A few weeks ago I was pushing Helen across the Green in her wheelchair, on our way back from a pleasant outing in the Park, and I spotted the chap, who started haranguing me. He shouted to me that he commanded me to make Jesus look nice again, and that I shouldn’t paint Jesus gold, but black, because my house was full of gold, which was a bit of a surprise. He angrily denounced me for “profiting from a prophet” and yelled that he would pray that someone in my family should get cancer. Helen replied, “You’re too late! I’ve already got it!” but he didn’t pay any attention to that. He stalked off, still shouting abuse. Clearly he hadn’t been taking his medication, or something had upset him, and he was particularly unwell that morning, but the encounter was unsettling, and of course very upsetting to Helen.

A couple of weeks later, when Helen was in hospital, as I cycled off to get the morning paper I thought I saw something odd about the war memorial, and made a mental note to check it out when I got back. As I crossed Bourne Terrace my attention was struck by what seemed to be a tall, tanned lady with long black hair and bare feet, wearing an asymmetric black dress, and I thought, “Never seen her before.” When I came back with my paper I saw that the scaffolding around the war memorial seemed to be hung with washing, which seemed odd but harmless, so I didn’t investigate further. As I passed by later I spotted someone sleeping on the pavement in front of the war memorial, and assumed that explained the clothes. It was a sunny morning, and I thought it was hardly necessary to wake them up. At lunchtime I saw the clothes were still there and thought I really ought to investigate later, but my lunch was interrupted; the chap came hammering on my door and shouting, “There’s somebody has hung up his washing all over Jesus, and it’s a disgrace! You’ve got to do something! It’s disrespectful! It’s terrible! I’ll tell him he can’t do that!” To which I replied that I was busy just now, but he had my permission to say that to whoever it was, so he went off to do just that. A few minutes later came another knock on the door, this time from the owner of the clothes.
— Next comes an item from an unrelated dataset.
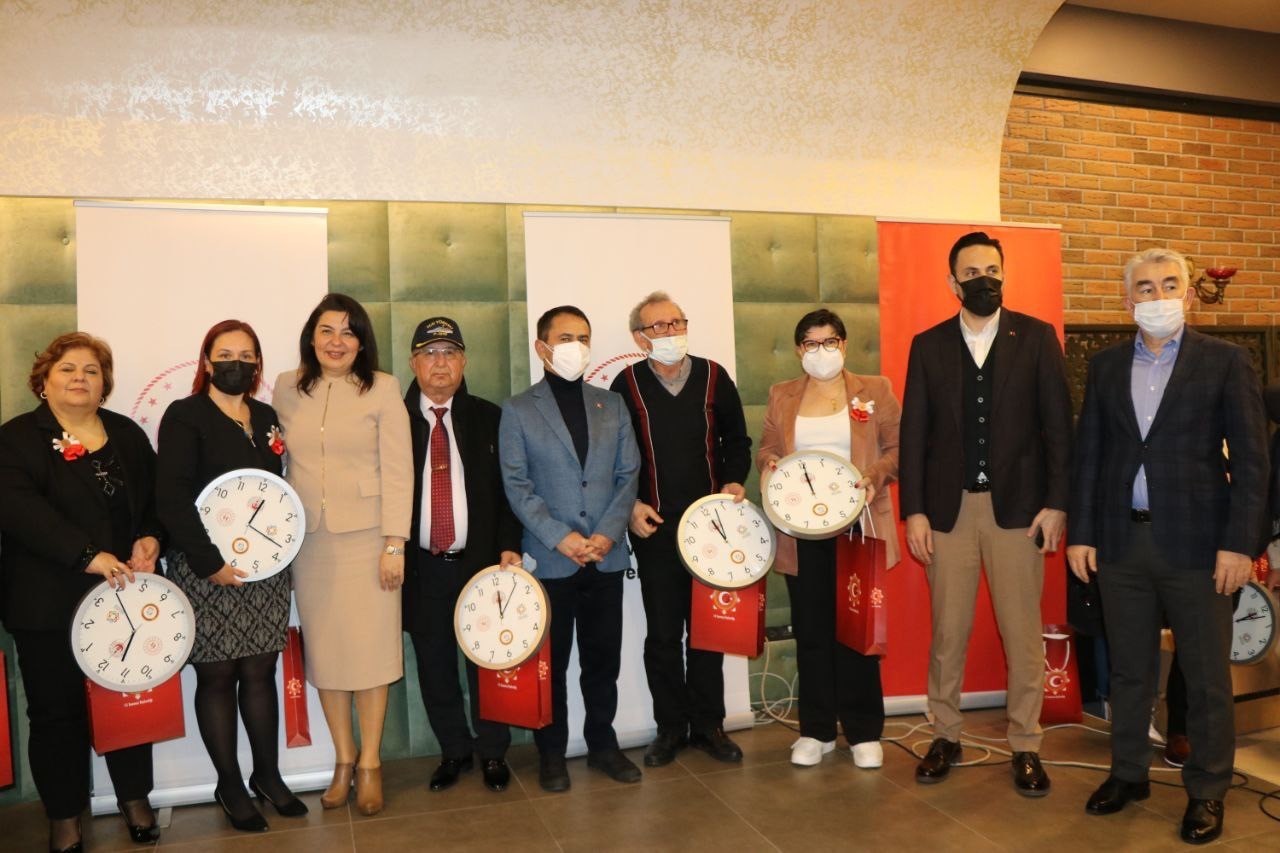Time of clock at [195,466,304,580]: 12:17
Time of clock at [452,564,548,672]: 12:06
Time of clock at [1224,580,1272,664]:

He turned out to be from Tenerife, very tanned, and with attractive, wavy, shoulder-length black hair, and his name was Luis. He told me that he had been cycling along the canal towpath the previous night when he had fallen into the canal. Obviously all his clothes were soaked, and he had looked for a suitable place to bed down for the night, and had (somewhat unwisely) chosen the bench in front of the war memorial. The police had found him there, and finding him neither drunk nor stoned had given him a blanket. Clearly it was him I had seen, presumably draped in the blanket, on Bourne Terrace. I said his clothes were not a problem, but asked him to be very careful and not to climb up on the scaffolding because it wasn’t safe. I apologised that the chap had given him a hard time, and he said it didn’t matter, as Jesus Christ had given him the grace to accept people as they were. “And I think he is … mentally ill,” he said, touching the side of his head in the international gesture. I concurred and silently gave thanks for charity and gentleness. He assured me he would be moving on when his clothes were dry, and sure enough he was gone by teatime.

I do hope the engineer comes soon to secure the war memorial, though.